Il faudrait donc analyser et chercher à comprendre à qui aurait pu profiter le «crime ».
Qui aurait pu avoir intérêt à discréditer Nicolas Sarkozy, Dominique Strauss-Kahn, Alain Madelin, ou Jean-Pierre Chevènement ?
Attendons donc calmement que le corbeau lâche son commanditaire.
En tout état de cause, si la « chasse au corbeau » devait s’arrêter à MM. Gergorin et Lahoud, on pourra dire que les lampistes ont payé pour d’autres et que lorsque « le juge montre la lune, l’imbécile regarde le doigt » !
Pour conclure sur le corbeau, rappelons qu’à la base de cette affaire Clearstream, il y a la vente des frégates de Taiwan (en 1991) et les commissions (et rétro commissions) occultes auxquelles cette vente a donné lieu.

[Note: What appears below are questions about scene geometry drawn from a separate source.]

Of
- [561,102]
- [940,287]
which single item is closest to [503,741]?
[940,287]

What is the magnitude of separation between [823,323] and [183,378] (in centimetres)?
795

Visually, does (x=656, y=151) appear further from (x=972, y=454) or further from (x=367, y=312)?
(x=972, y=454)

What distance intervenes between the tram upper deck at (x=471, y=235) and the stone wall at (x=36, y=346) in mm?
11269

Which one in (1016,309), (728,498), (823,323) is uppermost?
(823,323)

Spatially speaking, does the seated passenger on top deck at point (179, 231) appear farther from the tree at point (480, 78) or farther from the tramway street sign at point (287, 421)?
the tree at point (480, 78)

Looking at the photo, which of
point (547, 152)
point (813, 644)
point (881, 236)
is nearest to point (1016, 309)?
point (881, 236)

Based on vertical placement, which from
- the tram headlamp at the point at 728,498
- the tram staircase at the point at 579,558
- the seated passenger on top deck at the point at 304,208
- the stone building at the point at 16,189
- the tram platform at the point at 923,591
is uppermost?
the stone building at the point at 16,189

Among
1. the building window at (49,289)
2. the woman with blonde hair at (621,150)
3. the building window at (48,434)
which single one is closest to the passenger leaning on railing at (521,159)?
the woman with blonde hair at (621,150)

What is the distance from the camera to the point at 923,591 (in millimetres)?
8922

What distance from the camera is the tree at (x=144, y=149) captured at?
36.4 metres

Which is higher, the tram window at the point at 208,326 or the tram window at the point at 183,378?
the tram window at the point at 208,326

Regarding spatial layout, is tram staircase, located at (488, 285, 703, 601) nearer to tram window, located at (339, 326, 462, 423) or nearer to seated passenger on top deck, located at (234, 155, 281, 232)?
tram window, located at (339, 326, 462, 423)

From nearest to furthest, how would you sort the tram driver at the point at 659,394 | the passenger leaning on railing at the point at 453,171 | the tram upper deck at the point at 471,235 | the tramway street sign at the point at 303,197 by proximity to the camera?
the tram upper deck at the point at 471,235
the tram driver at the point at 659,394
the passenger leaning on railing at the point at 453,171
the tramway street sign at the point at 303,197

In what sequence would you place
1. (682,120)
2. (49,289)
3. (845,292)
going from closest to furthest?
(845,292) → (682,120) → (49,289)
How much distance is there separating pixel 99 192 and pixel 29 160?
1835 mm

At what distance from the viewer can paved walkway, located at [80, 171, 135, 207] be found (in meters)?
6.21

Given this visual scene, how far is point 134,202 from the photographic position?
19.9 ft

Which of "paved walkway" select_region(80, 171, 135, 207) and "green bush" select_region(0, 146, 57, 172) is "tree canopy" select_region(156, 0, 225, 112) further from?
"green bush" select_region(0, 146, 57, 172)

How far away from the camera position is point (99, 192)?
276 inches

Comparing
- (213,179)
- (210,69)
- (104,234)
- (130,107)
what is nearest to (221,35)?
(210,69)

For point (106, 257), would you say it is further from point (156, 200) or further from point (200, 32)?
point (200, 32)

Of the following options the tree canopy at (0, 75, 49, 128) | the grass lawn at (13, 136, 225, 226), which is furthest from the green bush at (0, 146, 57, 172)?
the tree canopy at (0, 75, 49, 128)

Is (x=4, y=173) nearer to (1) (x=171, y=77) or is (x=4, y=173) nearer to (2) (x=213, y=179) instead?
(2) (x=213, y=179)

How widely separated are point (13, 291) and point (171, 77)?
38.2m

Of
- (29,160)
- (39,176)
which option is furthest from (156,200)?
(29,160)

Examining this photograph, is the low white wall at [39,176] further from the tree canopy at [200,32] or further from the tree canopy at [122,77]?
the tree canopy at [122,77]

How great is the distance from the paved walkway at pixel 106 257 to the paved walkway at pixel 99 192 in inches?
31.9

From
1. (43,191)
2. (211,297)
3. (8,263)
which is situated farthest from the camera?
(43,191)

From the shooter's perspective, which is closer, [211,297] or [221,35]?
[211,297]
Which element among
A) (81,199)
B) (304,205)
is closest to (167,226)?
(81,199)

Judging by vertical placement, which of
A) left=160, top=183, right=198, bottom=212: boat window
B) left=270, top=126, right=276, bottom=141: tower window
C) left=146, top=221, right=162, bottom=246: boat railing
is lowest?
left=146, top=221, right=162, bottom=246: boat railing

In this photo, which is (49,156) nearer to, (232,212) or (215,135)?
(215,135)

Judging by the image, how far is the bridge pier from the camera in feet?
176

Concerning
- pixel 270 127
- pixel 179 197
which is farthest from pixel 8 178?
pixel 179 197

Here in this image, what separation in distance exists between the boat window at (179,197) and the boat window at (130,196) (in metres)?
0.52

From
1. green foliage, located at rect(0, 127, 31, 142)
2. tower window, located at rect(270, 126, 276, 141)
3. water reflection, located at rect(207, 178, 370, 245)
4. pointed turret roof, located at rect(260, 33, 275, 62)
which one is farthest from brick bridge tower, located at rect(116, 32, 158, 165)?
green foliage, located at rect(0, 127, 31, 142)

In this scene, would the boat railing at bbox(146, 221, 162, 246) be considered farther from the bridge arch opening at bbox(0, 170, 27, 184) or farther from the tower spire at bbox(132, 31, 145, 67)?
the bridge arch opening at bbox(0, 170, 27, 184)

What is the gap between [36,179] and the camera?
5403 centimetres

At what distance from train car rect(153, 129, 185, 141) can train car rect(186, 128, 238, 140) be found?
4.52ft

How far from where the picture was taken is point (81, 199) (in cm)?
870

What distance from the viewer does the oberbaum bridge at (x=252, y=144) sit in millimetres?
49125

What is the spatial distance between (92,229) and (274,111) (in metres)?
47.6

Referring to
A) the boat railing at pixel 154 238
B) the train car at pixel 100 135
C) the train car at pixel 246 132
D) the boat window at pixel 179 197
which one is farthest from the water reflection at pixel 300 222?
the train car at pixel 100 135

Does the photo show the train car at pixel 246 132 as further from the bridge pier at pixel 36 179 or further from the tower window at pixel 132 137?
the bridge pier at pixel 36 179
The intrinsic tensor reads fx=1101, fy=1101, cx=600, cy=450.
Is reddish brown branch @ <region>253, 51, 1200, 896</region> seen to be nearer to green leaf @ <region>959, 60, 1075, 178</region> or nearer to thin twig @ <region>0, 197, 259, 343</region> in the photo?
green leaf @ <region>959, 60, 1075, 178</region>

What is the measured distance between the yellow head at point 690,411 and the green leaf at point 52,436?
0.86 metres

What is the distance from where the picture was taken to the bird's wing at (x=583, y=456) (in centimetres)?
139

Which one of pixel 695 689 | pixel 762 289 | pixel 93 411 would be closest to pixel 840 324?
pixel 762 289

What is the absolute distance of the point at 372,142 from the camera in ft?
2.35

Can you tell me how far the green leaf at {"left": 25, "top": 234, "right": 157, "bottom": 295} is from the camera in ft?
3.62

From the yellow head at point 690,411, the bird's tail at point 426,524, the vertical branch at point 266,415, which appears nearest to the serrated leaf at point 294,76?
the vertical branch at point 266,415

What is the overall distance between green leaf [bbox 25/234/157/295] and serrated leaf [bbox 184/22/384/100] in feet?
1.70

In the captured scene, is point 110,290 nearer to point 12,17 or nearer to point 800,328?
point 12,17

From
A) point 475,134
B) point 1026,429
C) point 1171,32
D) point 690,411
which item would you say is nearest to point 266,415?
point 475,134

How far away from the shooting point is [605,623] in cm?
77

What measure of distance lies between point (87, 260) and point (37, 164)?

Depuis plus de 15 ans, le secret défense est opposé à tous ceux qui veulent savoir où est allé cet argent et, certaines personnes ayant cherché à en savoir plus sur cette affaire sont mortes de façon étrange.
Il serait bien que soit prise en compte la proposition pleine de bon sens qui a été faite, notamment par Alain Madelin et Arnaud Montebourg : si l’on veut que cette affaire Clearstream soit éclaircie, il faut lever le secret défense sur ces commissions (900 millions d’euros) et sur leurs bénéficiaires.
Conclusion
L’affaire Clearstream permet d’observer l’impunité de certains politiques et l’absence de contrepouvoirs face à la toute puissance du président de la République. Il semblerait donc qu’une réforme des institutions ou un rééquilibrage des pouvoirs soient nécessaires.
Toutefois, si cela ne devait pas se produire à brève échéance, ce qui est probable, la parade que pourrait imaginer les électeurs français en 2007 serait de provoquer une nouvelle cohabitation. Ainsi, ils éliraient un président, de droite ou de gauche, dont les pouvoirs exorbitants seraient contrebalancés par ceux d’une Assemblée et d’un premier ministre d’un autre camp que le sien.